Scan taken from the online PDF
Comments: The picture is opening of the Fifth Seal from an early Lutheran bible, found here, page 165 http://www.osl.cc/copy090318_Revelation-1.pdf "And when he had opened the fifth seal, I saw under the altar the souls of them that were slain for the word of God, and for the testimony which they held: 10And they cried with a loud voice, saying, How long, O Lord, holy and true, dost thou not judge and avenge our blood on them that dwell on the earth? 11And white robes were given unto every one of them; and it was said unto them, that they should rest yet for a little season, until their fellowservants also and their brethren, that should be killed as they were, should be fulfilled." Leitmotiv here: http://www.poemhunter.com/best-poems/robert-lowell/the-drunken-fisherman/ Casting nets out further to find more like minded people? Luther quote: "CCXCVIII. Everything that is done in the world is done by hope. No husbandman would sow one grain of corn, if he hoped not it would grow up and become seed; no bachelor would marry a wife, if he hoped not to have children; no merchant or tradesman would set himself to work, if he did not hope to reap benefit thereby, &c. How much more, then, does hope urge us on to everlasting life and salvation?" The message seems both optimistic and resigned at the same time. Something ends, something begins? Also, it was published before Second Advent, (Adventus Glorificationis), which is the Advent of Second Coming in Lutheran calendar.
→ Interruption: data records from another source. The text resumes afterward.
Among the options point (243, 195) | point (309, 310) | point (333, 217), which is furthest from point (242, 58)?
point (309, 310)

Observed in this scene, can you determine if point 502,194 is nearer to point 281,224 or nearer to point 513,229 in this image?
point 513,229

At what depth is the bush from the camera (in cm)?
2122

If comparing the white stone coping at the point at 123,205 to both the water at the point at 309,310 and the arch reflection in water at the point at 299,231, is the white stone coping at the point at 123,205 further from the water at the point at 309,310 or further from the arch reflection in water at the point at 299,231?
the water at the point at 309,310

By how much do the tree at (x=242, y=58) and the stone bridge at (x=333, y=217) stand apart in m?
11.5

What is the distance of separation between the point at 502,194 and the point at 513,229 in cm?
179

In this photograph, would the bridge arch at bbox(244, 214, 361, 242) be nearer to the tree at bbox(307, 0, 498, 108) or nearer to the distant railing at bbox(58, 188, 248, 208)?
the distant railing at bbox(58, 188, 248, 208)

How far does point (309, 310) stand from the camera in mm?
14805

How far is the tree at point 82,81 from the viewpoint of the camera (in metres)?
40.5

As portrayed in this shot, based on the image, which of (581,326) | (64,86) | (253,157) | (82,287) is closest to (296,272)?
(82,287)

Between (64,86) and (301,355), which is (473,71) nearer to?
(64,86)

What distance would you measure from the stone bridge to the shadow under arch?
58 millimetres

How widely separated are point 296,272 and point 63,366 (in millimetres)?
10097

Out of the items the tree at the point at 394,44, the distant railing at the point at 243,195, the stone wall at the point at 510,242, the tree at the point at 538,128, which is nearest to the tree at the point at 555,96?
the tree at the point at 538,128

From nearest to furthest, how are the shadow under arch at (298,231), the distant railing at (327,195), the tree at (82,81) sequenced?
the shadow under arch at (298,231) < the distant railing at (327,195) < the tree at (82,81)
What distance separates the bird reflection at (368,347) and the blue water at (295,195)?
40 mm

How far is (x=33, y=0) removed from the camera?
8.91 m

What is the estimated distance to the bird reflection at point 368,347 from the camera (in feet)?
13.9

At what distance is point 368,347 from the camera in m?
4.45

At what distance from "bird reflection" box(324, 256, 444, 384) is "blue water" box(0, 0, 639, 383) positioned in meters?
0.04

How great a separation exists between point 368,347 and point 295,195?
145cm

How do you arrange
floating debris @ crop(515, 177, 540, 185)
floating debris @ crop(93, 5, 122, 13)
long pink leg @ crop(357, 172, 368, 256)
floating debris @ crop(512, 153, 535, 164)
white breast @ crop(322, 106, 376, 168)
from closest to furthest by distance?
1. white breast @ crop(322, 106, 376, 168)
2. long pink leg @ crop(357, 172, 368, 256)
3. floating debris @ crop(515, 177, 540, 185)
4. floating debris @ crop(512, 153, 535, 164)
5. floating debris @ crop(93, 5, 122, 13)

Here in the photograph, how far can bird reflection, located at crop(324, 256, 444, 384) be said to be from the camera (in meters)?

I knew this page looked familiar! The image is the same one used in the bottom left corner of the May 1, 2008 ad. http://www.maydaymystery.org/mayday/texts/08-may1.html
the quote on the top "the fisher's son must cast about, when shallow waters peter out" is from the book Robert Lowell and the Sublime By Henry Hart when he quotes "the fisher's son must cast about, when shallow waters peter out. i will catch christ with a greased worm, and when the Prince of Darkness stalks my bloodstream to its stygian term...On water the man-fisher walks." in this book Henry Hart establishes the connection between Robert Lowell - one of the most important American poets of the last fifty years - and one of the principal sites of current aesthetic theory, the sublime, a prominent tradition in literature, which traces journeys beyond ordinary language and behavior into exalted states.